- [Direction 1]:
State how many lines of the records contain the string "nearest", treating case as significant, and give only the number.

- [Text passage]:
□ □ □ □ □

Sunday, June 24, 2007

"You thought you could change someone, the truth is, you changed yourself" - Yiki 2007

Currently listening to : Nelly Furtado - All Good Things (Come to an end)

I alwiz wanted to continue blogging... but after so long of not doing it... its been like 7 months of so since my last meaningful post... i guess.. too much had happened in recent times... this 7 months was not anything close to my expectations.. as i completed my undergrad and evrything.. as usual, i returned to msia... deciding on where my future lies... i decided to come back to melbourne for another 1 n a half years of study.. But the whole equation of coming back to melbourne was more of weighted to personal reasons rather than wanting to serious study... not tat i m not serious.. but i think, i shouldn't lie to my blog.. i honestly came back more on personal reasons... more to the reason of me not wanting to kick start my 30 years plus of career.. But undoubtedly, my choice of course and the effort that i put in this sem was undoubtedly better than what i normally do... so i have no regrets with my studies...

□ □ □ □ □

- [Data records]:
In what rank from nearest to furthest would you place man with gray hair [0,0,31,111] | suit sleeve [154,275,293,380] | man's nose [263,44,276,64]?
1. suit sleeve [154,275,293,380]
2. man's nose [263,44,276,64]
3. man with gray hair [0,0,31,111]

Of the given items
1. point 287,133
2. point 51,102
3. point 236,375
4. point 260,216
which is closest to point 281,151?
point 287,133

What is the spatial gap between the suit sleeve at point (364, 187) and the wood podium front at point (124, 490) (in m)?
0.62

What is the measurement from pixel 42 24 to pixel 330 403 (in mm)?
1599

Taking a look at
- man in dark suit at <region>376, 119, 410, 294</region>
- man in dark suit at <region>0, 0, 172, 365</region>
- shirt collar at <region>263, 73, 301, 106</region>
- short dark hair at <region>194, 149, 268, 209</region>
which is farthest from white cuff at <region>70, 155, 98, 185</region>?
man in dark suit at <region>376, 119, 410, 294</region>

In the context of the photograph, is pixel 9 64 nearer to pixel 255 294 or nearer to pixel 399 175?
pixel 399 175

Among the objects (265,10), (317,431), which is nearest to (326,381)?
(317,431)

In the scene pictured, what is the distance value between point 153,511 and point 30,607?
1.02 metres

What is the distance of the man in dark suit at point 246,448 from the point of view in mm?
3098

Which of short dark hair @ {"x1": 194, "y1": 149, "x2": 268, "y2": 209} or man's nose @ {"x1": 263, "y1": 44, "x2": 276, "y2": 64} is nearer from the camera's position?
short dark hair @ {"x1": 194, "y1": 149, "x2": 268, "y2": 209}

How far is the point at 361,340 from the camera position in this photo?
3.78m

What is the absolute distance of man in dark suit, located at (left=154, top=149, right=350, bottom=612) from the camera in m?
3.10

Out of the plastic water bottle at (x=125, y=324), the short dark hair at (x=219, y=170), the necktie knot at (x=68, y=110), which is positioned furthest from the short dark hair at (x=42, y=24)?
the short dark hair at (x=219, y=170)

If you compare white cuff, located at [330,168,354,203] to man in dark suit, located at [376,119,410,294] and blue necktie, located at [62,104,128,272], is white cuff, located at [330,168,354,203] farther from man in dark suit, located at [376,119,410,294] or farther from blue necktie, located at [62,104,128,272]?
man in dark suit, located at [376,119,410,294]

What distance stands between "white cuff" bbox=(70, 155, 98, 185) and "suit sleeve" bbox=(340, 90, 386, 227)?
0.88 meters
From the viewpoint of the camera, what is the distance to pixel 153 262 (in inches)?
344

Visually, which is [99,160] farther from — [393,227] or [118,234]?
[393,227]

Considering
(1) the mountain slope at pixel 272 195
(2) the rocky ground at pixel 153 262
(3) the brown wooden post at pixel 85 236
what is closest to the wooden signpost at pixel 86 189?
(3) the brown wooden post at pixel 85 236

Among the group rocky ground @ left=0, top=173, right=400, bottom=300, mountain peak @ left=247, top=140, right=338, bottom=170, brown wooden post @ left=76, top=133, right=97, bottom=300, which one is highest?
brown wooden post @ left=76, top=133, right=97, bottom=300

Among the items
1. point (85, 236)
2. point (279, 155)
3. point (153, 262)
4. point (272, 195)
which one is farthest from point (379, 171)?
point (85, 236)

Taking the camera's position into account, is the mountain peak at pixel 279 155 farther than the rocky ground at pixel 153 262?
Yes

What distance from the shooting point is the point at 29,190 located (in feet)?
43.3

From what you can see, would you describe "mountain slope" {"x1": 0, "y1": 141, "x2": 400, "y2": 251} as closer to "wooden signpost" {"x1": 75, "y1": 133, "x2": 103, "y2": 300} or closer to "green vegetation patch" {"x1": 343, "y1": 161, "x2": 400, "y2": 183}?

□ □ □ □ □

- [Direction 2]:
Translate into German the sentence quoted at the head of the blog post: "You thought you could change someone, the truth is, you changed yourself".

- [Output 1]:
2

- [Output 2]:
Du dachtest, du könntest jemanden verändern, doch in Wahrheit hast du dich selbst verändert.